Alguém bem intencionado poderá perguntar qual é o nexo, se algum, entre os dois fatos apontados acima.  Eu diria que o nexo é pleno, na medida em que vivemos em uma sociedade dominada pelos interesses das grandes corporações que fazem da exploração da Natureza sua via fundamental de concentração de riqueza, ainda que impondo enormes custos ambientais e humanos.  Na prática, quando mineradoras como a Vale entulham rios e retiram suas águas para seus processos rudimentares, as consequências devastadoras dessa forma de apropriação da Natureza acabam sendo sentidas cedo ou tarde. 

As cenas de devastação que as chuvas estão criando em dezenas de municípios não decorrem apenas da manifestação das mudanças climáticas, mas de um modelo de sociedade que ignora as questões ambientais para maximizar a concentração da renda.
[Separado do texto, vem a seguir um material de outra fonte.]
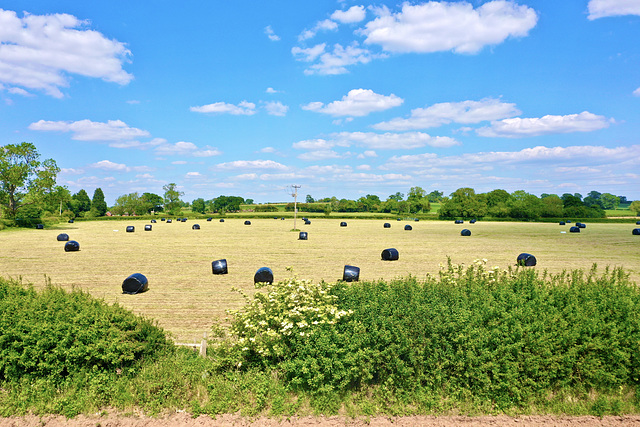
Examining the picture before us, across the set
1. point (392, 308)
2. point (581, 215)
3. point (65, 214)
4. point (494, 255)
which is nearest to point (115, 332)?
point (392, 308)

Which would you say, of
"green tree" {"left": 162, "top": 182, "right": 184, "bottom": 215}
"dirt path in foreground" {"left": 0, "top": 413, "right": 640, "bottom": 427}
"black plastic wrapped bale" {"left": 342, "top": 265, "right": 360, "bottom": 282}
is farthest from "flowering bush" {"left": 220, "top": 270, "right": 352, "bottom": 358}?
"green tree" {"left": 162, "top": 182, "right": 184, "bottom": 215}

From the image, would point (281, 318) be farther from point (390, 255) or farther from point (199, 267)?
point (390, 255)

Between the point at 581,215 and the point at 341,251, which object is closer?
the point at 341,251

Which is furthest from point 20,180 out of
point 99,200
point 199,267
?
point 99,200

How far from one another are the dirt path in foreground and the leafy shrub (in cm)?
90

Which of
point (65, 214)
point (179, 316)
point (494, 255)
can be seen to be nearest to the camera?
point (179, 316)

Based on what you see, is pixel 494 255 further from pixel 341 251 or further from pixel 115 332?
pixel 115 332

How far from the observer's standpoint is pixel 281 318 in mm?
8062

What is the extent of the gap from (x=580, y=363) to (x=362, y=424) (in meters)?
4.63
Nesse caso, os pobres são relegados aos locais mais indesejados de cidades cada vez mais impactadas pelo  modelo de sociedade segregada em que vivemos. Por isso, as cenas de devastação raramente são mostradas a partir de mansões, mas normalmente de casas humildes onde os residentes acabam de perder tudo o que possuíam, mesmo antes de se recuperarem de perdas anteriores. 

Esse é o ciclo da nossa miséria socioambiental: as corporações abusam da Natureza, causam o colapso de delicados balanços naturais, criam cidades segregadas onde aos pobres é reservado os custos pesados de um modelo de sociedade que não se sustenta sem causar muita dor e sofrimento.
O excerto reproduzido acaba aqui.